MY HOMETOWN: HOW HISTORY SAVED A HOUSE (FINALLY)



(Photo reprinted with the permission of Lou Azzollini)

I have learned through the years that there is a fundamental truth to being human—we are creatures of memory and compassion. We feel longing, and regret. My own memories are so meticulously situated inside of me as to be nothing more than a gigantic flip book of visual stories I find myself re-visiting more and more as I age. Perhaps because the past is that one protected place where possibility never dies, relationships remain intact, and there lives the fantasy of the ‘do-over.”       
          Like my parents and grandparents before me, I grew up in Fort Lee. A Fort Lee that looks nothing like it did when I was younger, and it saddens me that so many of the landmarks of my youth have been razed and replaced by oversized duplexes, townhouse developments, strip malls, and apartment buildings that appear like scars on the horizon of my memory. I learned how to walk on the streets of a Fort Lee that still had dirt roads, farmhouses, saloons in houses where children were welcomed after school to buy soda, a local five and dime, a local department store, and acres and acres of pristine woods that lured us with wind-whispered sighs of awaiting adventures.
Then it happened. Subtly at first. The houses that lined the side roads of Main Street came down one by one, leveling the land and silencing the voices that once made those streets so vibrant. Hudson Street, Hoyt Avenue, Central Road. I remember walking those empty streets thinking how they looked hauntingly desolate like the pictures I had seen of war-torn cities in far-away countries on the evening news.
Like an infectious disease, barren lots spread north, south, east and west silencing neighborhoods and erasing history. Trees were indiscriminately felled and skyscrapers grew out from the earth casting shadows upon the capes that petulantly stood anchored beside them, refusing to move out of the way.
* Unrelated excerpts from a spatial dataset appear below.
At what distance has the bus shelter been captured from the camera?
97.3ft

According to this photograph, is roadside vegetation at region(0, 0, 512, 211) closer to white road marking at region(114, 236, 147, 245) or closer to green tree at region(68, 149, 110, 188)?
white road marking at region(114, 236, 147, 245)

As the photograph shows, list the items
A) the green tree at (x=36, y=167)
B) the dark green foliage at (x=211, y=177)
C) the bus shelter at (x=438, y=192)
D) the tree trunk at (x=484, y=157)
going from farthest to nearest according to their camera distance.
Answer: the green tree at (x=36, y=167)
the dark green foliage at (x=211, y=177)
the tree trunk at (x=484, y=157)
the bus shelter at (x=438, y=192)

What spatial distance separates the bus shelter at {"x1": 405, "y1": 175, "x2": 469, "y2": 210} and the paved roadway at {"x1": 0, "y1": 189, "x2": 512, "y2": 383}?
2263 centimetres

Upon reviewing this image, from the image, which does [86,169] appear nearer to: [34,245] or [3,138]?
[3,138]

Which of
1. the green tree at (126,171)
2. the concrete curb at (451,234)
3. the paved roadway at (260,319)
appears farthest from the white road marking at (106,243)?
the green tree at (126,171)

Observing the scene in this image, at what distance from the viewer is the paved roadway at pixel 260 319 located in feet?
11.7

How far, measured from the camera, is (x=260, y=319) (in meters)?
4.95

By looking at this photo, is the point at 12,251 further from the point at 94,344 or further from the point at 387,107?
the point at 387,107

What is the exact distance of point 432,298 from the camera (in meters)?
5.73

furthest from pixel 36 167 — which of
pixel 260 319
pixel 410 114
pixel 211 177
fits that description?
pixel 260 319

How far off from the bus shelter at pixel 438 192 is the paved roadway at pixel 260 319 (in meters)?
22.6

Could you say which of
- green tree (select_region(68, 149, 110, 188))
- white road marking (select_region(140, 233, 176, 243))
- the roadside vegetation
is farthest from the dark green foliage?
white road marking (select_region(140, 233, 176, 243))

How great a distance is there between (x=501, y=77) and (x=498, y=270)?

Variances were given and zoning laws revised with seemingly little regard to preserving the character of the neighborhood until, finally, very few people remembered that there was even a character to preserve.
One by one, the houses of my friends came down; houses that were as familiar to me as my own. Houses whose histories could be traced back a hundred years or more--gone. The Coyte house, the Abbott house, the Barrymore house, the Ortlip house, the Castle on the hill, each replaced by a townhouse development, a bank, oversized duplexes, and skyscrapers. As the ‘70’s turned into the ‘80’s, and the ‘80’s turned into the ‘90’s, my small hometown was all but unrecognizable.
My life moved on, but some­where in the mix of days that have followed the memories of my hometown, and the time that I spent there with my friends, have creviced themselves into a signifi­cant place in my own history. That’s why when I heard that the Ford House, one of the oldest residences in Fort Lee that sits on a large tract of land, was being bought by a local violin shop, Main Violin Shop, to be used and preserved, I was very interested in the outcome. It went before the zoning board this week seeking to have a variance change from residential to commercial. Here’s the glitch—if the commercial variance was approved the house would be preserved. If it wasn’t approved and remained residential then any developer could potentially come in, knock it down, and replace it with a townhouse development or duplexes.
I sat in the audience listening intently to the concerns of all involved.  Lou Azzollini, Vice President of the Fort Lee Historical Society, spoke so movingly when he said, “The neighborhood (as it appears now) grew up around this house. This house is the neighborhood.” The board voted unanimously to grant the variance, thereby preserving the house and all the memories it holds, not only for the Ford family, but for all of us for whom that house represents all that Fort Lee used to be.
          It may seem like a small victory in a battle long lost, but I commend the board for their unanimous decision to preserve the Ford House. Landmarks are important because they define the stories that we tell, and those stories are what bridge the distance between the truth about ourselves and the legends we hold close. 

3 comments:

  1. Great column ... as usual Ann :)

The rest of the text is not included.